20 thoughts on “Five Signs You Might Be a Blogwhore”

  1. I not so humbly will share that I *almost* went that way…the beginning was me, but then you lost me at the naughty valueless contributions and shameless promotion.

    And so what if there is little point in this comment.

    Wow at the Xanga mention! I used to have a total addiction to Xanga.

  2. Oooh, oooh! *raises hand*

    You forgot one of the biggest blogwhore symptoms of all — the bloggers who pull the “look at me! look at me!” routine constantly telling their followers to nominate them for this or vote for them for that. It reeks of a pathetic need for acceptance and praise. If you aren’t getting that without asking for it, you don’t really deserve it yet. What’s truly sad is just how many bloggers fall under that spell every time another “top” or “best” list comes along.

    • Then they have no need to ask for nominations and votes, do they? If they’re that great, they’ll get them naturally (the only votes that actually matter). And I’m quite sure they would get natural votes in relevant rankings.

  3. Exactly. All of this “top blog” crap was a big deal in the PR crowd a couple of years ago, from subjective lists being touted as being able to gauge the “best” of anything to people using highly faulty metrics like w/ the Power150. At that point, my PR blog was included in a lot of those types of lists. When I came across them, I’d request removal.

    Don’t get me wrong. If some blogger says “these are my favorite blogs, you should check them out” that’s cool. It’s interesting to see what other bloggers like. But when they promote it as being something even remotely authoritative, it (and the people who get sucked in by the hype of it) is just kind of sad. If you get nominated without asking, voted a “winner” without asking, etc., then by all means be as happy as you want to be. Good for you. But the moment you have to ask for it or feel obligated to post banners on your site you basically become nothing more than a pawn to promote the contest holder while stroking your own ego.

  4. I completely agree with that Jenn. When I see that I have a lot less respect for the blog. Their best recognition should be frequent visitors, not a shiny banner with buzzwords on it.

  5. Jen, you’re right. I can’t believe I forgot about that little pet peeve, especially now that the Weblog Awards are coming up and currently in the nomination process. Maybe I find the practice to be both so pointless and annoying that I developed a blind spot to it?

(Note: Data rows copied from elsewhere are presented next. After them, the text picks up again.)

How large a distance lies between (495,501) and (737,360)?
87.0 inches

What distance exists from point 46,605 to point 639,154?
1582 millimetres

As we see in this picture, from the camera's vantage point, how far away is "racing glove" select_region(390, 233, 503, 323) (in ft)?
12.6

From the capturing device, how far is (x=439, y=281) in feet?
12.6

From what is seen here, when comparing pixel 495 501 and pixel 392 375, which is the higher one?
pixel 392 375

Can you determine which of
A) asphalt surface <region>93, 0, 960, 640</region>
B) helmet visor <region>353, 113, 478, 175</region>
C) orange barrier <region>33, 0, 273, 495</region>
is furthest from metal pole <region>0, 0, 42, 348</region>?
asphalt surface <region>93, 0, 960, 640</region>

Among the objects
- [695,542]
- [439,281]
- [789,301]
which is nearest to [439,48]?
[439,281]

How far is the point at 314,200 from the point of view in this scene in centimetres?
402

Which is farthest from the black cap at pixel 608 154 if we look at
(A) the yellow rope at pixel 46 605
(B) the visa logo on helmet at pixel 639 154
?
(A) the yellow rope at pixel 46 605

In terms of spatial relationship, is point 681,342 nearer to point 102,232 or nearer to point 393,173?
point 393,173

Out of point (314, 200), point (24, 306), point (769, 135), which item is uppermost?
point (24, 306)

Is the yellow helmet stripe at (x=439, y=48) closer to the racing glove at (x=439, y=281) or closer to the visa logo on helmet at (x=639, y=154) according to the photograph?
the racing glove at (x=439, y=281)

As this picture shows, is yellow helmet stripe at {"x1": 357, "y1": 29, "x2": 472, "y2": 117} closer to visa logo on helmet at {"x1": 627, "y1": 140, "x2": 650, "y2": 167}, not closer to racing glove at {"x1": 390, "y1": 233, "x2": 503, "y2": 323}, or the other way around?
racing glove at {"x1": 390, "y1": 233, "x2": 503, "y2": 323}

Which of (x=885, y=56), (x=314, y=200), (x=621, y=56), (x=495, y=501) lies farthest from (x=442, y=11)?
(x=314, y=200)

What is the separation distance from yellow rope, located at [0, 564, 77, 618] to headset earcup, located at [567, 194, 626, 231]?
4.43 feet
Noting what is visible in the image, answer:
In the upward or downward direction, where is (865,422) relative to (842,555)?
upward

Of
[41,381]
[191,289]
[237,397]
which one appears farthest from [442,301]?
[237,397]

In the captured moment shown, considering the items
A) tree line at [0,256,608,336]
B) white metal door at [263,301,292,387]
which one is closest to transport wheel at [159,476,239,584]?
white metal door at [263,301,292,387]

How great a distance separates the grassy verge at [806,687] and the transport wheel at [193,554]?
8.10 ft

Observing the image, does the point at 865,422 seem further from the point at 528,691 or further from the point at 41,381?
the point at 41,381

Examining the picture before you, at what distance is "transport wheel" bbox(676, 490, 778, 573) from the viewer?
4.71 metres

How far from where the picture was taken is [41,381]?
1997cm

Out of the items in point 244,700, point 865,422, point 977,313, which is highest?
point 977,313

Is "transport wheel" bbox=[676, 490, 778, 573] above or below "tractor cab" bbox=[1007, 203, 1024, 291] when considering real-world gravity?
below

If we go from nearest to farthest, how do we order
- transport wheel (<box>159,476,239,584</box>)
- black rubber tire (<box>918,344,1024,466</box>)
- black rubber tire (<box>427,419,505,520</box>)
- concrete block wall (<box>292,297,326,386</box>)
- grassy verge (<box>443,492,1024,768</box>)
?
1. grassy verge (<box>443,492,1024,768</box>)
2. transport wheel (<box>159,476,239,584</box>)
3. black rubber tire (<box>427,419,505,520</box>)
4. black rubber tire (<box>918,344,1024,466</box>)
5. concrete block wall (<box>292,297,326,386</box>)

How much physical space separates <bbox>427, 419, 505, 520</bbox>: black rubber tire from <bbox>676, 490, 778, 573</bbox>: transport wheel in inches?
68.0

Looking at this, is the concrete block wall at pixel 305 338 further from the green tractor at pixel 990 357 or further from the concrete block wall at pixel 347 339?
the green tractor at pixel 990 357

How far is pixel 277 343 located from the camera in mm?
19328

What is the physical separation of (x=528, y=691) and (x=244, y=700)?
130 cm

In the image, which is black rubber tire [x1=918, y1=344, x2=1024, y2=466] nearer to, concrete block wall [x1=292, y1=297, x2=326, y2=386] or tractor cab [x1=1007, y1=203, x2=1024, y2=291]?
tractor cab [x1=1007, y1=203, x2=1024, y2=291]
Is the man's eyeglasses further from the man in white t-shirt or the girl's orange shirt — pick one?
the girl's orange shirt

  6. @Yo – LOL Yeah, that’s why I ask to have my other blog removed. One thing I always find amusing is that people like Anne and Angie rarely seem to get on these lists in the freelance writing niche compared to the usual suspects — maybe they don’t whore themselves out enough or something, but they run far better blogs than the same old stuff always there. While once in a while a newer blog gets some credit due so the list is actually useful in exposing it to more people, for the most part it gets rather dull rather quickly.

    @Matt – Obviously not. lol Sorry.

  7. haha – No, by the time I saw your comment I made no connection (didn’t read it right after reading Clint’s post, so I didn’t even remember Swift was mentioned). Sorry. Had you started with an “Imma gonna let u finish,” I probably would have. But I stand by all comments regardless. 😛

  8. Wow! Great article! I never thought of it that way!

    Umm, is this article about tying your shoes? I’m lost.

    OK seriously though, I just started a full-time freelance career (9 months ago) and get really nervous doing self-promotion. How much is enough? How much is too little? I read on Guy Kawasaki’s blog about the importance of sending the same tweet out in 3 different time zones (too lazy to link here, sorry). So, in your wise and all-knowing opinion 🙂 what’s a good promotional frequency to shoot for?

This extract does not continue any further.